───── EXERCISE DATA ─────
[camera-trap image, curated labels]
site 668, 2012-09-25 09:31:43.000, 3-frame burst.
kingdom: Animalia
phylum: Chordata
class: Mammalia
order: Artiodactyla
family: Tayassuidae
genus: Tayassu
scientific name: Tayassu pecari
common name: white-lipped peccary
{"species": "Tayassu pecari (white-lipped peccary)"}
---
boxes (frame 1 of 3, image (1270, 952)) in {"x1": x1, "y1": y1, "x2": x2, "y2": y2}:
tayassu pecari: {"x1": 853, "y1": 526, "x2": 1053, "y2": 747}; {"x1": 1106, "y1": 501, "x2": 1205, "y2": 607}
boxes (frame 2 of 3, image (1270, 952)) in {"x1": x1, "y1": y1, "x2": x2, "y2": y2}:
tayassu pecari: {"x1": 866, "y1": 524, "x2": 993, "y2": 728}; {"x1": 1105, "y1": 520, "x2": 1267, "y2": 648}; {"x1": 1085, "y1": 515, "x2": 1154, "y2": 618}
─────
= WORK ITEM =
The records above need to be written out again. Keep them exact.

= ANSWER TO THIS EXERCISE =
[camera-trap image, curated labels]
site 668, 2012-09-25 09:31:43.000, 3-frame burst.
kingdom: Animalia
phylum: Chordata
class: Mammalia
order: Artiodactyla
family: Tayassuidae
genus: Tayassu
scientific name: Tayassu pecari
common name: white-lipped peccary
{"species": "Tayassu pecari (white-lipped peccary)"}
---
boxes (frame 1 of 3, image (1270, 952)) in {"x1": x1, "y1": y1, "x2": x2, "y2": y2}:
tayassu pecari: {"x1": 853, "y1": 526, "x2": 1053, "y2": 747}; {"x1": 1106, "y1": 501, "x2": 1205, "y2": 607}
boxes (frame 2 of 3, image (1270, 952)) in {"x1": x1, "y1": y1, "x2": x2, "y2": y2}:
tayassu pecari: {"x1": 866, "y1": 524, "x2": 993, "y2": 728}; {"x1": 1105, "y1": 520, "x2": 1267, "y2": 648}; {"x1": 1085, "y1": 515, "x2": 1154, "y2": 618}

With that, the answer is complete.